**** TASK MATERIAL ****
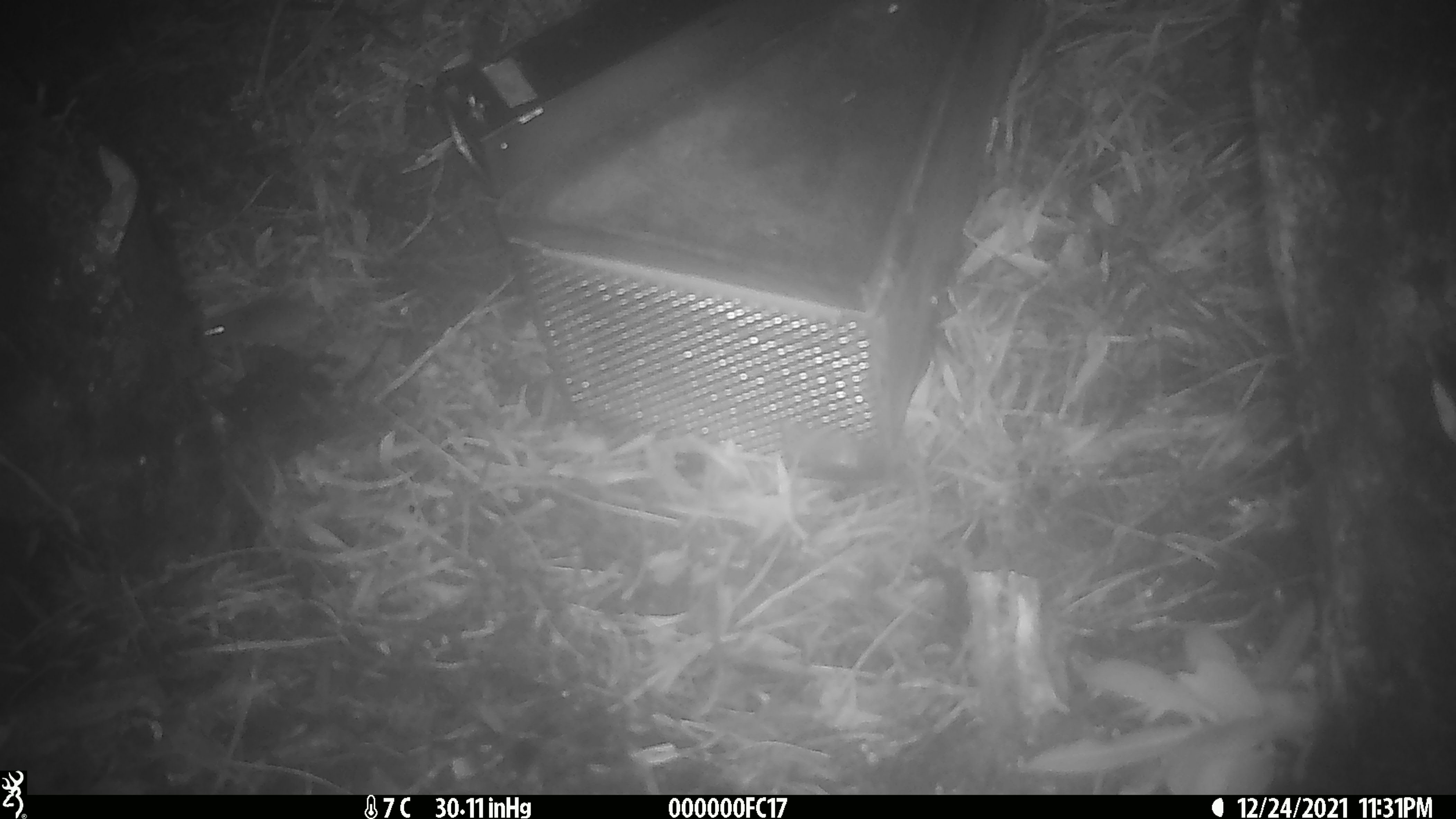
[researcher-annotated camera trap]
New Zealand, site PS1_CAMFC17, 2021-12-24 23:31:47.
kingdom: Animalia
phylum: Chordata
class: Mammalia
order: Rodentia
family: Muridae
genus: Mus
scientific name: Mus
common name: mouse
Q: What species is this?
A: Mouse (Mus).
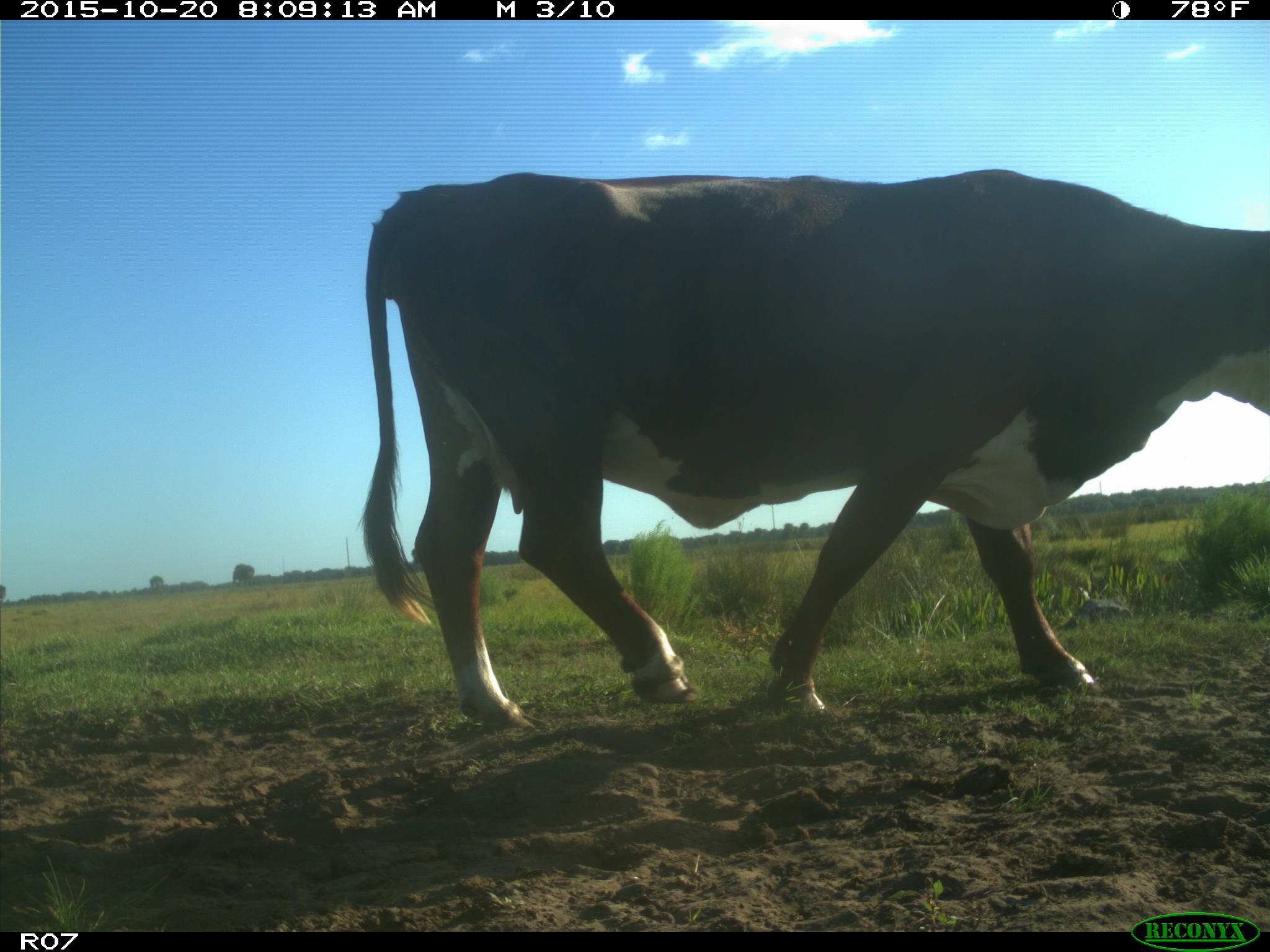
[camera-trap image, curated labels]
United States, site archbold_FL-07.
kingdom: Animalia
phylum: Chordata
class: Mammalia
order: Artiodactyla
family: Bovidae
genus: Bos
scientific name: Bos taurus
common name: domestic cow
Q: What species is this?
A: Bos taurus (domestic cow).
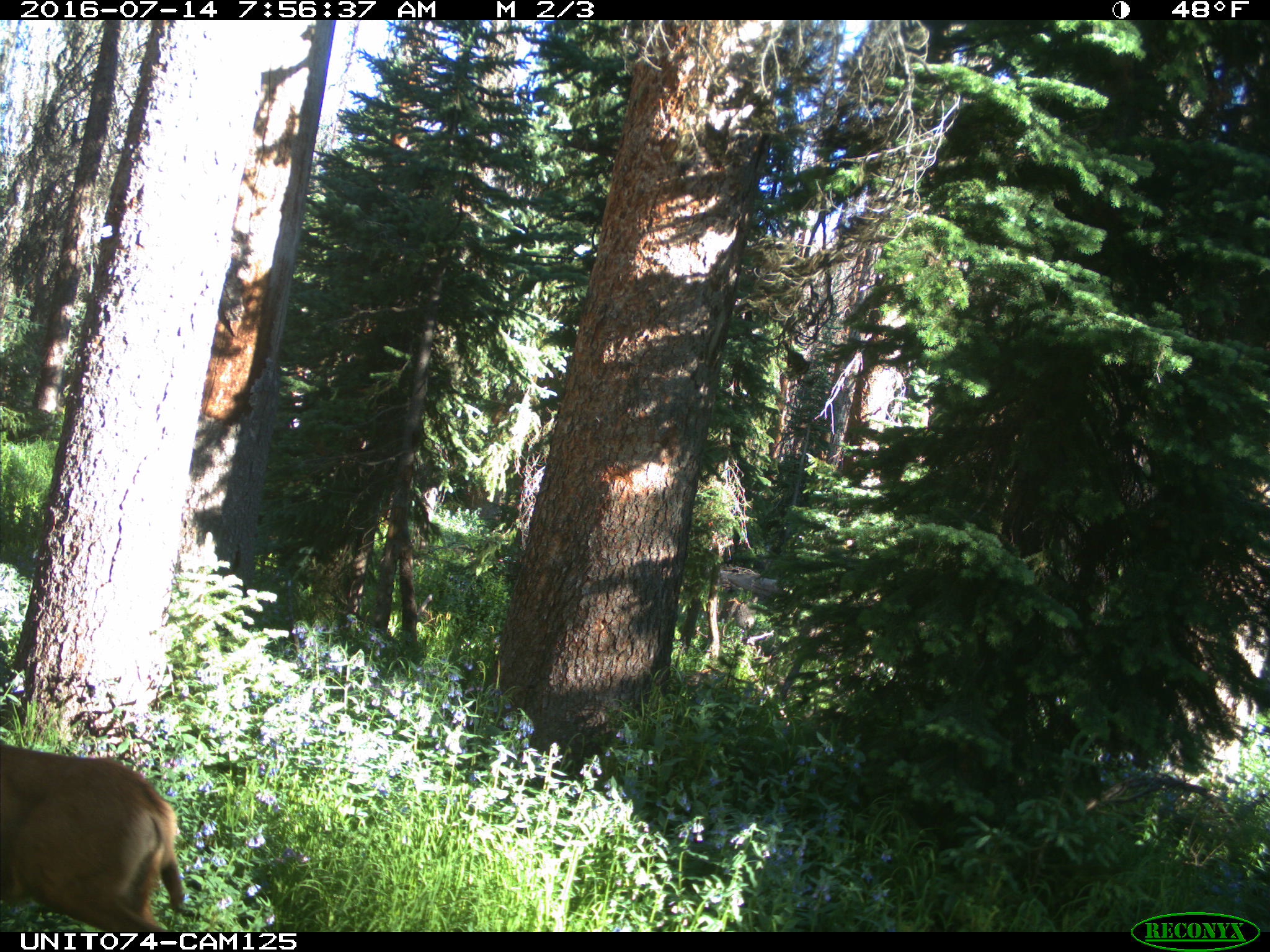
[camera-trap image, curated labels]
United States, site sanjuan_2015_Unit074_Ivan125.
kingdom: Animalia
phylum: Chordata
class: Mammalia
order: Artiodactyla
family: Cervidae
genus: Odocoileus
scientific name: Odocoileus hemionus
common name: mule deer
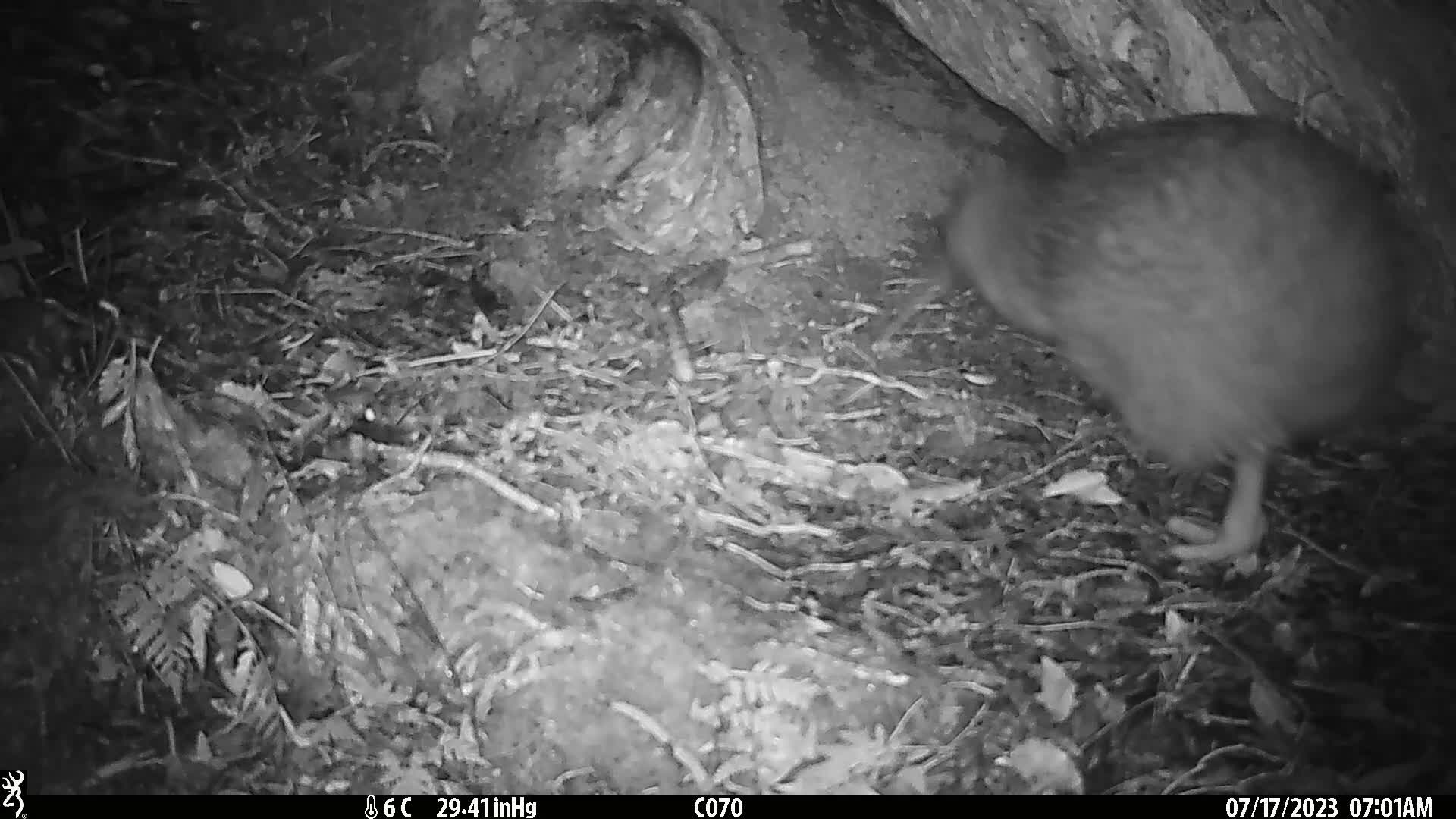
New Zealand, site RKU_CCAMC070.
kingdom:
****
[ABOUT THIS EXERCISE] With pictures excluded, restate word for word the lines from the one that contains "United States, site archbold_FL-07." through the end of the material, inclusive, and nothing more.

[ANSWER BOX]
United States, site archbold_FL-07.
kingdom: Animalia
phylum: Chordata
class: Mammalia
order: Artiodactyla
family: Bovidae
genus: Bos
scientific name: Bos taurus
common name: domestic cow
Q: What species is this?
A: Bos taurus (domestic cow).
[camera-trap image, curated labels]
United States, site sanjuan_2015_Unit074_Ivan125.
kingdom: Animalia
phylum: Chordata
class: Mammalia
order: Artiodactyla
family: Cervidae
genus: Odocoileus
scientific name: Odocoileus hemionus
common name: mule deer
New Zealand, site RKU_CCAMC070.
kingdom:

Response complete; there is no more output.